Une autre fois la réalité des faits montre que la question de l’indépendance du Kosovo n’est que le produit des rapports de forces, et n’est que le fait de deux aspects :
D’abord, l’indépendance témoigne largement d’un processus sécessionniste. Or, la sécession comme l’on a montré précédemment n’est plus érigé en droit et reste un acte refusé et réfutable par le droit international tant qu’un texte n’est pas intervenu en l’admettant expressément. L’acte n’est, en fait, appréhendé que comme une conséquence des rapports de forces, et est administré dans un cadre d’ordre politique et non dans un cadre d’ordre juridique.
Ensuite, l’indépendance du Kosovo peut trouver son alibi dans l’existence d’un précédent dans la région, notamment les proclamations antérieures d’indépendances au niveau de l’Albanie, la Macédonie, la Bosnie-Herzégovine…
B – Les droits de la Serbie
En contre partie il faut bien constater que la Serbie ayant ainsi des droits.
Partant du fait qu’un Etat est l’ensemble de certains éléments constitutifs, notamment, le territoire, le peuple et l’autorité politique. Depuis lors, il appartient à tout Etat indépendant et donc souverain de revendiquer son droit à l’intégrité territoriale et politique du pays.
C’est précisément ce droit qui entre en conflit avec les doits des indépendantistes kosovars.
Dans ce sens, l’Etat Serbe fait valoir les principes directeurs de la souveraineté, autrement-dit : l’exclusivité, la plénitude et l’autonomie constitutionnelle.
Au rebours, on scrutant cette affaire, on a constaté que la reconnaissance du Kosovo constitue en soi une violation aux règles et principes du droit international notamment les règles afférentes au principe de non-intervention.
L’atteinte porte d’abord sur l’élément de l’exclusivité.

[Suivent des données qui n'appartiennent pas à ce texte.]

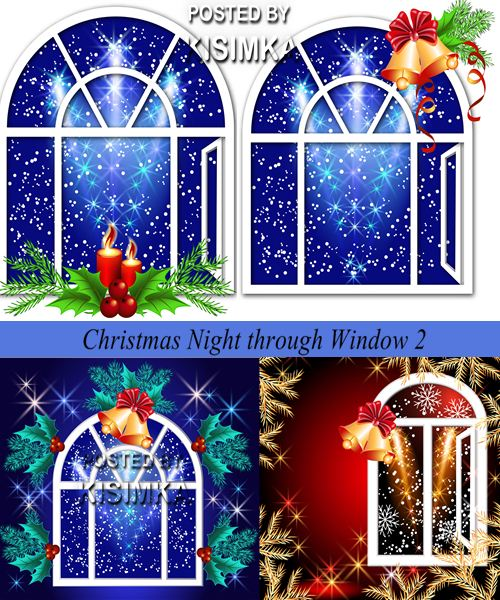 Stock: Christmas Night through Window 2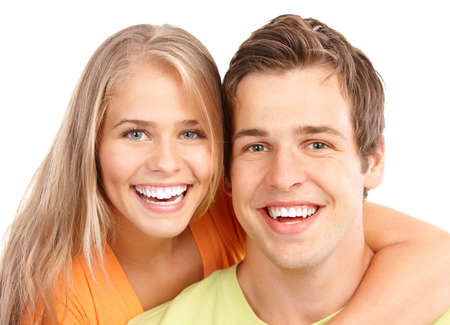 smile teeth: Happy smiling couple in love. Over white background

Cette dernière veut dire que sur le territoire Serbe ne s’exerce, en principe, que la compétence de l’Etat Serbe et non d’une autre entité.
Ensuite, elle porte sur l’élément de l’autonomie. Cette dernière veut dire que l’Etat n’a pas de supérieur et n’obéit qu’à sa propre volonté.
Par conséquent, si on oblige un Etat de faire reconnaître ou d’accepter l’indépendance de l’une des ses propres entités ou circonscriptions territoriales, alors il faut constater là-dessus qu’il s’agit bel et bien d’un acte illicite violant les règles de la souveraineté ainsi que les buts et principes de la charte des NU.
Enfin, il sied de conclure que, suite à cette analyse juridique, l’Etat Serbe a en principe droit de se contredire à toute tentative touchant illicitement à l’intégrité territoriale et politique de son pays.
Cependant, il n’en reste pas moins vrai, que le télescopage ethnique et la balkanisation accrue et conçue dans la région, laisse favoriser la solution de l’indépendance du Kosovo, étant donné que l’indépendance puisse mettre fin à l’escalade des conflits et guerres qu’a connu la région depuis longtemps.